Авторы: Факультет социологии СПбГУ / Т. Сафонова / Е. Москаленко
Файл: Скачать статью (464.4 Kb)

На сегодняшний день анализ театральной ситуации, театральных представлений, театрального репертуара важен не только со стороны эстетических параметров, но и со стороны параметров сугубо социальных. Поэтому социологические категории все чаще используются в разговоре о художественных феноменах. К числу таких категорий относятся категории публичности, публичного поведения, публичного пространства, публичной презентации. Ибо театр - это не только род искусства, но и место коммуникации, презентации, публичного поведения.

                Мы приступаем к сложному вопросу: как происходит публичное событие. Нас не интересует здесь, как участники события осмысляют происходящее, но как событие «осмысляет» участников. То есть как ситуация публичности встраивает практики индивидов в канву происходящего общего события.  Для описания стратегий участников нам понадобится такое понятие как контекст. Только если в этнометодологии под контекстом понимается общее знание, которым, предполагается, владеют участники взаимодействия, и которое вербализуется в экстренных ситуациях (например, в «кризисных экспериментах» Гарфинкеля2), то в данном случае контекст - это типичная структура публичного события, сюжетная линия, объединяющая стратегии всех участников. Под знанием мы здесь понимаем владение общими правилами поведения, оно исключительно фоново.

                Первой контекстуальной чертой, влияющей на ход публичного действа, будет состав участников, который определяет особый колорит публичного события - его атмосферу. Если следовать трактовке толкового словаря, то, в переносном смысле, атмосфера - это окружающие условия, обстановка. Подобным условием является комплекс практик взаимодействия индивидов друг с другом. Компонентами, составляющими «обстановку», на фоне которой разворачивается публичное событие, как представляется, являются: реакция на презентацию других, санкции за нарушения (отклонения от модального поведения), фокус интереса (происходящее на сцене, или в зале), степень самоконтроля публики.
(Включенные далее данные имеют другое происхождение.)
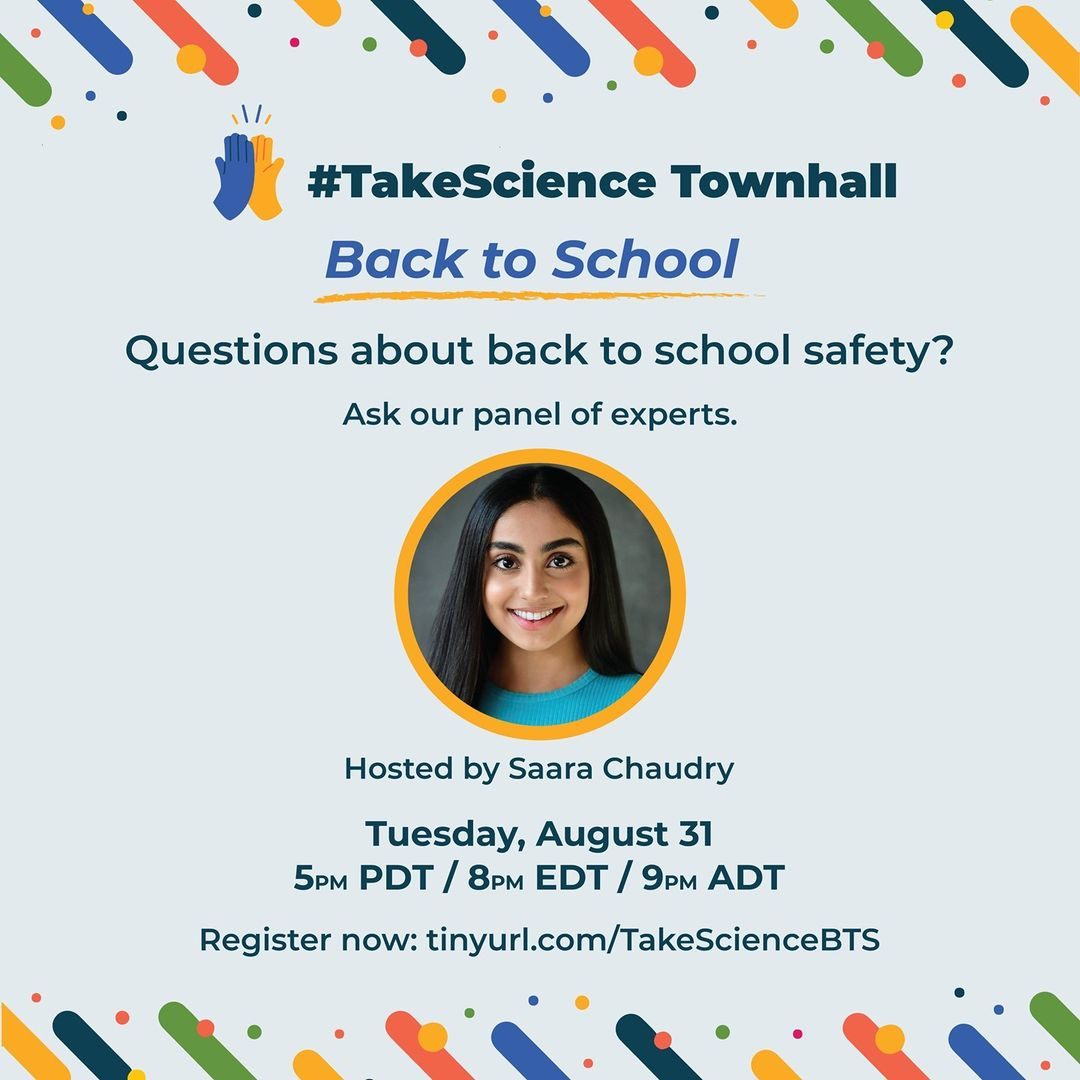 #TakeScience Town Hall: August 31st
Проиллюстрировать данное утверждение можно выдержками из полевого дневника3: «все озабочены «культурой поведения», особенно в зале во время действия, болезненное восприятие любого шума (кашля, скрипа стульев, звонков сотовых телефонов, громких разговоров), все моментально оборачиваются, демонстрируют свое возмущение. Чувствуется общее напряжение в зале. Пристальное внимание к происходящему на сцене (запись относится к спектаклю «Аида», сделана по итогам наблюдения публики в Бельэтаже)». А вот заметка, посвященная обстановке на третьем ярусе, это впечатление от нескольких спектаклей: «на самом третьем ярусе царит достаточно свободная атмосфера, люди раскованы: много болтают, не реагируют на посторонние звуки, поэтому шумно и беспокойно, многие настолько поглощены действием, которое происходит на сцене, что не замечают ничего вокруг. Администратор сказал про таких, что они счастливы, что вообще в театр попали. (...) Билетеры жалуются, что после окончания спектакля остается много бутылок и мусора в зале. Люди часто выходят из зала посреди действия, часто опаздывают, и почти не делают друг другу замечаний».  На фотографиях,  сделанных во время разных спектаклей,  мы также можем заметить разницу между публичными событиями, уловить атмосферу происходящего. Например, на снимках, сделанных во время концерта (дирижировал Гергиев, исполнялся Шостакович), люди настолько погружены в себя и безучастны к происходящему вокруг, что даже не замечают направленного на них объектива и вспышки. На фотографиях, сделанных на балете «Щелкунчик», люди прекрасно осведомлены о происходящем, и, хотя они уверены, что попадают в кадр весьма случайно, они откровенно позируют для нас - это очень хорошо видно на снимках.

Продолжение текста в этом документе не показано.